BOEM, Corps and NJDEP Join Forces in Coastal Restoration

As part of President Obama’s continuing commitment to help coastal communities recover from Hurricane Sandy and promote resilient coastal systems, the Bureau of Ocean Energy Management (BOEM) announced an agreement with the U.S. Army Corps of Engineers (Corps), Philadelphia District, and the New Jersey Department of Environmental Protection (NJDEP), for the use of Outer Continental Shelf (OCS) sand to complete construction of the ongoing Storm Damage Reduction project on Long Beach Island, New Jersey.

Under this agreement, BOEM authorizes the Corps to excavate up to 7 million cubic yards of sand from Federally managed waters approximately 3 to 4 miles offshore Long Beach Island. The sand will be placed along 11.5 miles of shoreline between Barnegat Inlet and Little Egg Inlet in the previously unconstructed portions of the project. This work will build upon previous beachfill operations that utilized sand sources from New Jersey state waters. Construction is expected to begin in late 2014.

This project was authorized for construction by the Water Resources Development Act of 2000 (WRDA 2000), and was partially constructed before Hurricane Sandy affected the New Jersey shoreline. Under the Disaster Relief Appropriations Act of 2013, Congress authorized the Corps to complete the construction of the project and appropriated the additional funding.

The beachfill construction is designed to reduce storm damages to property and infrastructure that is vulnerable to the impacts of hurricanes, nor’easters, and long term erosion. In addition, the project will help to maintain recreational opportunities and wildlife habitat along the Long Beach Island beach areas.

“This agreement reflects BOEM’s continuing commitment to work with New Jersey to help coastal communities recover from Hurricane Sandy and enhance resilience efforts for the future,” said BOEM Acting Director Walter Cruickshank. “We are committed to continue working in a collaborative manner to help local communities withstand damage from future storms.”

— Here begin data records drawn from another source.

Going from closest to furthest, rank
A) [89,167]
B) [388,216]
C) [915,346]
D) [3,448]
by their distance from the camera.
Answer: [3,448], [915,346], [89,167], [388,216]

Since Hurricane Sandy struck, BOEM has been working with the Corps, other members of the Federal government’s Hurricane Sandy Task Force, state coastal planning agencies, state geological surveys and other entities to analyze the needs for coastal restoration and to develop restoration plans.

BOEM has the authority to convey, on a noncompetitive basis, the rights to resources for shore protection, beach or wetland restoration projects, or for use in construction projects funded in whole or part, or authorized by the Federal government. In exercising this authority, BOEM may issue a negotiated non-competitive lease agreement for the use of OCS sand to a qualifying entity.

Over the past 20 years, BOEM has invested more than $30 million to identify non-energy resources on the OCS, conduct world-class scientific research, and lease OCS resources to coastal communities in need. Information from environmental research and resource identification has informed environmental assessment and leasing decisions concerning the use of OCS sand resources in beach nourishment and coastal restoration.